A portable plantar pressure system: Specifications, design, and preliminary results
Abstract
BACKGROUND:
In recent years, there has been an increasing interest in developing in-shoe foot plantar pressure systems. Although such devices are not novel, devising insole devices for gait analysis is still an important issue.
OBJECTIVE:
The goal of this study is to develop a new portable system for plantar pressure distribution measurement based on a three-axis accelerometer.
METHODS:
The portable system includes: PJRC Teensy 3.6 microcontroller with 32-bit ARM Cortex-M4 microprocessor with a clock speed of 180 MHz; HC-11 radio modules (transmitter and receiver); a battery; a fixing band; pressure sensors; MPU-9150 inertial navigation module; and FFC tape. The pressure insole is leather-based and consists of seven layers. It is divided into 16 areas and the outcome of the system is data concerning plantar pressure distribution under foot during gait. The system was tested on 22 healthy volunteer subjects, and the data was compared with a commercially available system: Medilogic.
RESULT:
The SNR value for the proposed sensor is 28.27 dB. For a range of pressure of 30–100 N, the sensitivity is 0.0066 V/N while the linearity error is 0.05. The difference in plantar pressure from both the portable plantar pressure system and Medilogic is not statistically significant.
CONCLUSION:
The proposed system could be recommended for research applications both inside and outside of a typical gait laboratory.
1.Introduction
Human movement is a result of a complex interaction between various peripheral and central inputs.
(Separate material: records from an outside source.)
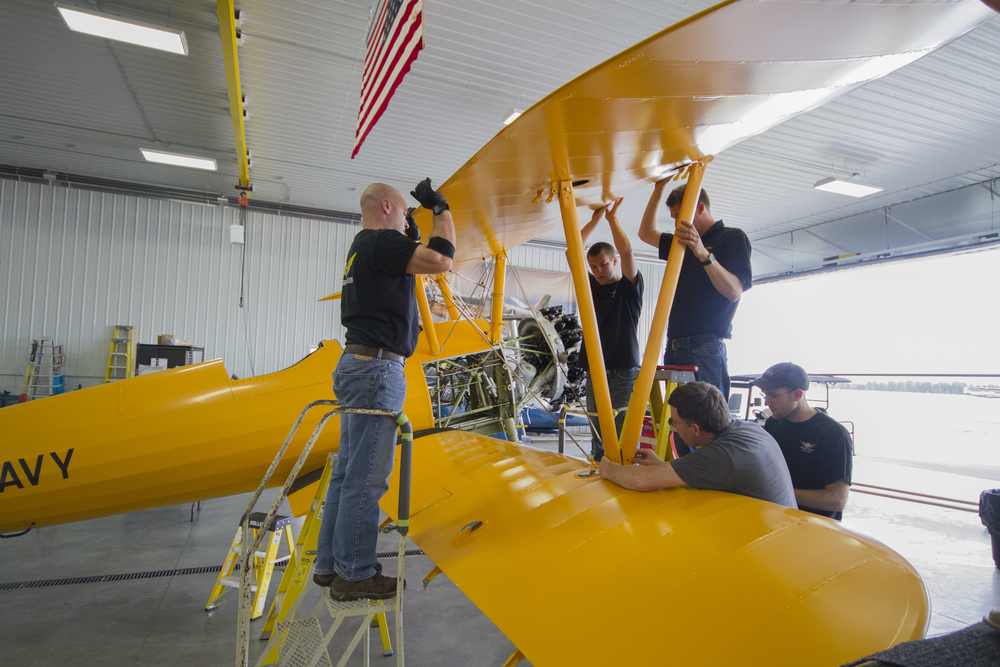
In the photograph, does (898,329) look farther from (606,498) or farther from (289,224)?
(289,224)

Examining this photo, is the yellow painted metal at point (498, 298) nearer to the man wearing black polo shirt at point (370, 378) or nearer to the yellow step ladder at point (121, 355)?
the man wearing black polo shirt at point (370, 378)

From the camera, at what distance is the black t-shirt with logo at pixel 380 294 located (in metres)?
2.15

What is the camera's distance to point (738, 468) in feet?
6.41

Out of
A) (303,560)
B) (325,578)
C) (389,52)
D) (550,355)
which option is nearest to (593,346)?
(325,578)

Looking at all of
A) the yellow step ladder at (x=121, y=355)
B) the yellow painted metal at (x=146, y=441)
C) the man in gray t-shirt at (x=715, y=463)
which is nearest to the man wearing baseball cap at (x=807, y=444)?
the man in gray t-shirt at (x=715, y=463)

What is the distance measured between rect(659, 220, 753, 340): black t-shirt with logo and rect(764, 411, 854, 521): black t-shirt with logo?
1.02 m

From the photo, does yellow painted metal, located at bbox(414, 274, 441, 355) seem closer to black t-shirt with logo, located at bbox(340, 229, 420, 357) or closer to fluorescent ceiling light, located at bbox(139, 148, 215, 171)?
black t-shirt with logo, located at bbox(340, 229, 420, 357)

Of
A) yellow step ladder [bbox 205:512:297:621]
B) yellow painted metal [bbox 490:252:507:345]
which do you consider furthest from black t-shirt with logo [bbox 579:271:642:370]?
yellow step ladder [bbox 205:512:297:621]

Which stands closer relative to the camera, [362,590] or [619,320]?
[362,590]

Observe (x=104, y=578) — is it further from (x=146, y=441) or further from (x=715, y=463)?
(x=715, y=463)

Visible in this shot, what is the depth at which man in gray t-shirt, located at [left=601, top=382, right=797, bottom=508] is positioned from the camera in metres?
1.96

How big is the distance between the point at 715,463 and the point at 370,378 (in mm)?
1458

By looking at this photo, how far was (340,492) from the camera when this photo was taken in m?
2.08

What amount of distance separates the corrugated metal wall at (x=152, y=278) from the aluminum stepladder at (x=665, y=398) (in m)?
12.0
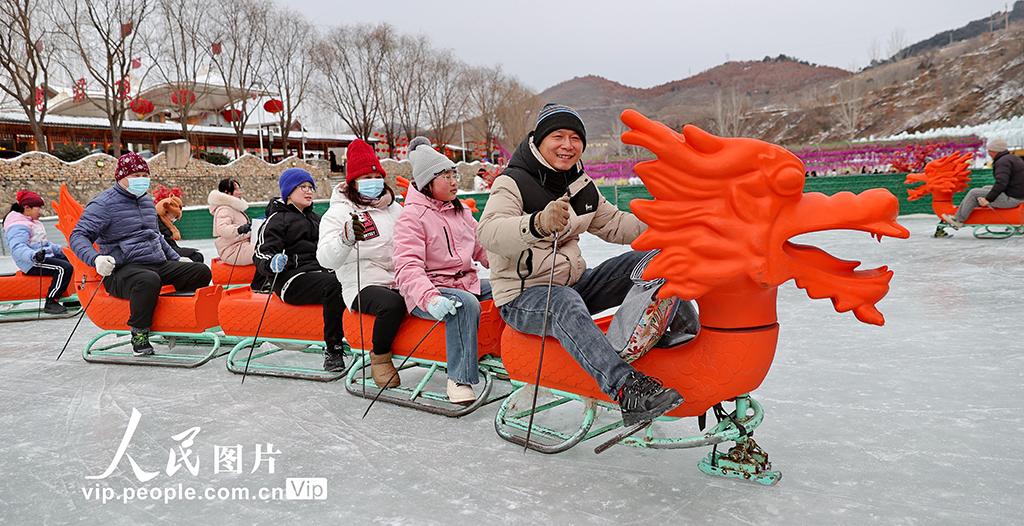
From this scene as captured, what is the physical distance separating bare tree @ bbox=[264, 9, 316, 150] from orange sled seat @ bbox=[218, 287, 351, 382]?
31720mm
Quantitative variables such as joint angles, joint moments and powers, pressure distribution, or spatiotemporal gait parameters are crucial to identify a person’s disability [1, 2, 3, 4]. Among the gait parameters, plantar pressure distribution is a significant clinical parameter in the diagnosis of lower limbs deformities [5, 6, 7]. Several types of measurement systems exist, i.e. dynamometric platforms, portable pressure-sensitive mats, and in-shoe systems [8, 9, 10, 11]. The platforms have different designs and functionalities and differ primarily in the following parameters: sensitivity, range, frequency, and size. Despite their numerous advantages, they are limited to indoor measurement. In turn, plantar pressure mats consist of a large number of sensors, which ensures a high accuracy of measurement. However, the disadvantage is the impossibility of data collection in various conditions, e.g. during climbing or descending stairs. On the contrary, in-shoe sensors are more flexible and embedded in the shoe. There are several commercial portable systems available on the market, namely F-scan (Tekscan, USA), Pedar-X (Novel Inc., USA), LogR (Orpyx Inc., Canada), and Medilogic (T&T Medilogic Medizintechnik GmbH, Germany). The main disadvantage of such systems is their fragility, caused by the demand for minimal thickness and a heavy work environment.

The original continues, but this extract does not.